(A longer post than is likely warranted for not hearing lyrics correctly, but perhaps it's worth it if overseas readers (both of you) haven't heard the song before.)
I can't specifically remember it, but I think I first heard Diamantina Drover in the form of John Williamson's cover version on his album Mallee Boy. My parents had a few Williamson albums and that was definitely one of them. I recall later learning the lyrics in a primary school music class; I can't remember actually singing it, but we must have. Whether we sang something closer to Redgum's original or Williamson's more compactly arranged cover, I don't know, but certainly it's Williamson's version which remains one of my favourite songs (of any genre, and certainly within Australian folk).
The song's narrator tells us about how he moved from Sydney a decade ago to become a cattle drover. The first verse and chorus end with "I won't be back till the drovin's done." The last verse ends with "I won't be back when the drovin's done", a change kept in the final chorus as well.
I was at the
YouTube video of the Williamson version of this song, and started reading the comments.
Musically i like Johns version but he should have stuck to the red gum lyrics. Changing that one little word at the end takes out all the impact and kind off the whole point to the song.
?????
I knew when reading this that the commenter was referring to the till/when switch, saying that Williamson had sung 'till' in every case instead of changing to 'when'. And I straight-up didn't believe this, until I played through the YouTube video, hearing "till the drovin's done" always and never hearing "when the drovin's done". I figured I couldn't have misheard the lyrics so consistently over so many years, so I checked the album version that I own... and I had misheard.
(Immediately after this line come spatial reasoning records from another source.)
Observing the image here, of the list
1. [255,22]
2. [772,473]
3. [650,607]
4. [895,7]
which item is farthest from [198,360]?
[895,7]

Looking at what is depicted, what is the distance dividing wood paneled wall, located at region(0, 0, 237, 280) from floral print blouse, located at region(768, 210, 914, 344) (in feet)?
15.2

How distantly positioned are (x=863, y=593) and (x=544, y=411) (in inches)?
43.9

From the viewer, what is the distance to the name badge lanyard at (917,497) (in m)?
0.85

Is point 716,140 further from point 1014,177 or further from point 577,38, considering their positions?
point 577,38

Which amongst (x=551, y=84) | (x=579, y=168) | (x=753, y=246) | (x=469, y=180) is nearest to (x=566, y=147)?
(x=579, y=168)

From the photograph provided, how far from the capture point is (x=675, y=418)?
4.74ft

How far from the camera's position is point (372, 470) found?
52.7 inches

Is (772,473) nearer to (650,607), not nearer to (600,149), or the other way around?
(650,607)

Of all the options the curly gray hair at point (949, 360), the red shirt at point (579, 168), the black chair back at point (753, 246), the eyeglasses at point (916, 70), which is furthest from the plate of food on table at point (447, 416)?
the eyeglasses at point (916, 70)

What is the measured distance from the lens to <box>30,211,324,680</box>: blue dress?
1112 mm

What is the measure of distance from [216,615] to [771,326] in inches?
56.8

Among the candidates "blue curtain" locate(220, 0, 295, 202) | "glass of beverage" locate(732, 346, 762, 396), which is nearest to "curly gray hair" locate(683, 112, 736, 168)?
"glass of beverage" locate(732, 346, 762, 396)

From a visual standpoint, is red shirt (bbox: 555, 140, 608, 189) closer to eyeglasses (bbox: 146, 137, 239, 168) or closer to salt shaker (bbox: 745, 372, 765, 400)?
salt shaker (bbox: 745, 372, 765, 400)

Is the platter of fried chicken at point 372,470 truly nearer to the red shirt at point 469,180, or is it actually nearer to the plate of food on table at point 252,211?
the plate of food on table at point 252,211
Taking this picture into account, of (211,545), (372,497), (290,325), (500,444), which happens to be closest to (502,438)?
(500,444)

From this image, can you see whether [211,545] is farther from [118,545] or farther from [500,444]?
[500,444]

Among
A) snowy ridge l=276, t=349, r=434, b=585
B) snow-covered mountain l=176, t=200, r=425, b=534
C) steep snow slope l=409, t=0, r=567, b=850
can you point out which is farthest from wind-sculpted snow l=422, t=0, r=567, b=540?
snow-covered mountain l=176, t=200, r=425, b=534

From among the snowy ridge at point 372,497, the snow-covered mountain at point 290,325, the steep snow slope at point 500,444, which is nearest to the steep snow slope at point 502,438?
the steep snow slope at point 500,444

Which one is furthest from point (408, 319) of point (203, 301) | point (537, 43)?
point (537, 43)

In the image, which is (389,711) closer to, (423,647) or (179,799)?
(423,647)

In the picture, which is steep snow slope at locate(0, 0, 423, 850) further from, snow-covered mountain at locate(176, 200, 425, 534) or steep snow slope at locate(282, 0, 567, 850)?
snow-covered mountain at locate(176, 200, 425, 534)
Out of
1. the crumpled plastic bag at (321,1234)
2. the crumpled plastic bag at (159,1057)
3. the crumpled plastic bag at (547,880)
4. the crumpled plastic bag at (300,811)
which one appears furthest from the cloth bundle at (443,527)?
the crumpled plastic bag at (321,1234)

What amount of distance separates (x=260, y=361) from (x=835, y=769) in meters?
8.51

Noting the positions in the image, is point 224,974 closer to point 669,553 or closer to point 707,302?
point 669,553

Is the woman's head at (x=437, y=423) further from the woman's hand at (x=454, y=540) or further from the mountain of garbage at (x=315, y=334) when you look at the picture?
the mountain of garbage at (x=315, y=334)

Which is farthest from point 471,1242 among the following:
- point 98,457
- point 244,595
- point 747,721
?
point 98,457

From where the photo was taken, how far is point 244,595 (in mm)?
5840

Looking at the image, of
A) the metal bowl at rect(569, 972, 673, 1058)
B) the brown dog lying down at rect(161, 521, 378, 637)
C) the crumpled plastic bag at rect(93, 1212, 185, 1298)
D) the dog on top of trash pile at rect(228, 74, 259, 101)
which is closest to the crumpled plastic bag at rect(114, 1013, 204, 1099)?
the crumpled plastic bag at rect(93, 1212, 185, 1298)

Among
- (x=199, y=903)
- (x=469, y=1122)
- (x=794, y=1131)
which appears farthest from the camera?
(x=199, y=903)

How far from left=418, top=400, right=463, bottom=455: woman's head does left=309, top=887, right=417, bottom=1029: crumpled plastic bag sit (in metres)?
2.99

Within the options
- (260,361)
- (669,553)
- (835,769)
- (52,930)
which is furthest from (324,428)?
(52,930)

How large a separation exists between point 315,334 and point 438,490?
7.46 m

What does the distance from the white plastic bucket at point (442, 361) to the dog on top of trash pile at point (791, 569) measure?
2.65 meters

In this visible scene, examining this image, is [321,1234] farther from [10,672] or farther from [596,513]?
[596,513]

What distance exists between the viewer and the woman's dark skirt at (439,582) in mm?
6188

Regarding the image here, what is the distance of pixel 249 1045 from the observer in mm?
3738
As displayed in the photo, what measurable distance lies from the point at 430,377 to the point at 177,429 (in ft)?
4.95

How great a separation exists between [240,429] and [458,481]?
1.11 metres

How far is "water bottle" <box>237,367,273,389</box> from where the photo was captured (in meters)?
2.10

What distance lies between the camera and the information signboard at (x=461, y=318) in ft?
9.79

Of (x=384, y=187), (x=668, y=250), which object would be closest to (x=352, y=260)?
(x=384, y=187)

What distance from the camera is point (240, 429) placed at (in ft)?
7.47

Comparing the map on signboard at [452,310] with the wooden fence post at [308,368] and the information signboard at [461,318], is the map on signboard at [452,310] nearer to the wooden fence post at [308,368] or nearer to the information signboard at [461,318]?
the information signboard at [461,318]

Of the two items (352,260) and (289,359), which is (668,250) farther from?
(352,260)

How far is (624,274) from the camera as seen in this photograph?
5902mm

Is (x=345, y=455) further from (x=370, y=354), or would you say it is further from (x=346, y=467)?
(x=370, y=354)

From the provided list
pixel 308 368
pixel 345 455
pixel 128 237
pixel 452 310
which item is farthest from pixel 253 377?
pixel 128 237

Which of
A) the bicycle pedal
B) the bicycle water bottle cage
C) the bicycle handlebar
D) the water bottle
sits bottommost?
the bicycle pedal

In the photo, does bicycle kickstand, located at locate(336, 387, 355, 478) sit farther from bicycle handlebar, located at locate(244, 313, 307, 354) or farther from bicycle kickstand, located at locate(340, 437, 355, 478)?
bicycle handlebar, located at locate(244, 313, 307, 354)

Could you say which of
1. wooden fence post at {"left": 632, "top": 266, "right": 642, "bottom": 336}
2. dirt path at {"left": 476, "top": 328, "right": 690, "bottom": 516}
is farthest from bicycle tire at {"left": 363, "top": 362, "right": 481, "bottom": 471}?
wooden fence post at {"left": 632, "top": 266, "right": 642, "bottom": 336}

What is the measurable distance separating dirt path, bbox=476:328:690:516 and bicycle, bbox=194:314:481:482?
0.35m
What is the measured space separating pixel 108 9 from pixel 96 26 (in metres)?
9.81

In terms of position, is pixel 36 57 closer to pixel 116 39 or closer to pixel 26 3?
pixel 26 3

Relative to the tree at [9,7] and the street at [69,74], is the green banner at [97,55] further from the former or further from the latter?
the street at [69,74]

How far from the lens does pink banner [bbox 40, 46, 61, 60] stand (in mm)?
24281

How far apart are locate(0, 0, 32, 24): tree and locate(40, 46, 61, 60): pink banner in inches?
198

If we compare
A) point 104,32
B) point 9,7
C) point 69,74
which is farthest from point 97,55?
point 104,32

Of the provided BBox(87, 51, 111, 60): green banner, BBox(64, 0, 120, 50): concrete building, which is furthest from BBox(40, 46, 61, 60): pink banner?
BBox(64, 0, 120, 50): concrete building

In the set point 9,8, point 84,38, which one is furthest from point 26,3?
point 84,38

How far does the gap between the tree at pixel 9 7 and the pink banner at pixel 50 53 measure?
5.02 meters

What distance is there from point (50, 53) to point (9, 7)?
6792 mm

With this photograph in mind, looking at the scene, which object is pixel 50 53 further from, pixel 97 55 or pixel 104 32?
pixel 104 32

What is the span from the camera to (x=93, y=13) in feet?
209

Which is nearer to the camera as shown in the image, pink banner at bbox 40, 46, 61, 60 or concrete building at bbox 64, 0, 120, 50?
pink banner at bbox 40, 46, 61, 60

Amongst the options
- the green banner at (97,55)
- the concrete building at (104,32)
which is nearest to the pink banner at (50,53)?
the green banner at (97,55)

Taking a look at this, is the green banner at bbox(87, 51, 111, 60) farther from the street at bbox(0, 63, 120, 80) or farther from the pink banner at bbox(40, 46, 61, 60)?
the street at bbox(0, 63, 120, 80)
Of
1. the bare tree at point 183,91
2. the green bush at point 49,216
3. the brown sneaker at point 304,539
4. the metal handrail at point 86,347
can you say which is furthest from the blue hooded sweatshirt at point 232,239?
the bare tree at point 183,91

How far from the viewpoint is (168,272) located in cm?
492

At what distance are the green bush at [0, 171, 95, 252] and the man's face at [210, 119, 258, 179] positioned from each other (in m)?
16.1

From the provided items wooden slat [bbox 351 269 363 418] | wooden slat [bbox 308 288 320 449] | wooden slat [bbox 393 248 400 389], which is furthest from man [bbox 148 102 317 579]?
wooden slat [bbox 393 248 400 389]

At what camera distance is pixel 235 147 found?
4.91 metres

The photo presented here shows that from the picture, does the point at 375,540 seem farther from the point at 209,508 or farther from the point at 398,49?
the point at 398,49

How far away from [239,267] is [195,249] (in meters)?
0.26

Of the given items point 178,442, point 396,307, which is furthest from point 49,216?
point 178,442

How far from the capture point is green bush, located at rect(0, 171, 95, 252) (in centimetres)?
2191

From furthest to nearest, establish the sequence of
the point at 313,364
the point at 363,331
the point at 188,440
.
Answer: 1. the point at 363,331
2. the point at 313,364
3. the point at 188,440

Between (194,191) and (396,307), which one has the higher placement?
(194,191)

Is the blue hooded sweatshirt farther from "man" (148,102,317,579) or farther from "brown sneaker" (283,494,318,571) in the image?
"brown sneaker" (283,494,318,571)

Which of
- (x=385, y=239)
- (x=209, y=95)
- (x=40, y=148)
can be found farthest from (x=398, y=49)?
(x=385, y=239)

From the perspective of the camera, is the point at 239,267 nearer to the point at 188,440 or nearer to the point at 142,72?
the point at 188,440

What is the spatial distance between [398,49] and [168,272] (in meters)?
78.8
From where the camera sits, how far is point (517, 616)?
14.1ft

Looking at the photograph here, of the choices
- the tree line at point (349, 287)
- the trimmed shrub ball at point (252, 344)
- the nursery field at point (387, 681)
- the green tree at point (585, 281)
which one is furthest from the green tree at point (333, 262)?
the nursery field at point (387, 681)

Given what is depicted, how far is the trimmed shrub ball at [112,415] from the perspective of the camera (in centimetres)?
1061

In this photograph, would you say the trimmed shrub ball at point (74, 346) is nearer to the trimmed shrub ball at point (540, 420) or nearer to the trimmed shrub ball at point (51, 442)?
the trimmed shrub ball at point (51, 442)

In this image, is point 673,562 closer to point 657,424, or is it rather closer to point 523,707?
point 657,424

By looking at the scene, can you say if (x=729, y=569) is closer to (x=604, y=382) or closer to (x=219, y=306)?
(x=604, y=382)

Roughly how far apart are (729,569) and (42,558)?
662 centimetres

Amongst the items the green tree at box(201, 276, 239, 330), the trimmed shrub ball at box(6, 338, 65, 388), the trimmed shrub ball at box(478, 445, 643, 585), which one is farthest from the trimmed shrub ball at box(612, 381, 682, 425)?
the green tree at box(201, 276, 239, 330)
I'd obviously been taught the Redgum lyrics, and they'd stuck with me through many dozens of plays of John Williamson's version. Perhaps, many years ago, I noticed that John didn't make the till/when switch - having written this post I now recall noticing this sometime around 2000, listening to the song on cassette in Dad's car. But I'd long forgotten about it, if that is actually a genuine memory and not something I'm inventing for myself.
Someone not hearing lyrics right is hardly earth-shattering news, but this one feels much more interesting to me than
others.
Having thought about this, I think a compromise would actually improve the lyrics even further. The final verse should switch to 'when', as in the original. But the final chorus should stay as 'till' - the final verse then would have that brief moment of raw honesty, before the narrator slips back into the lie that one day he'll move back to Sydney.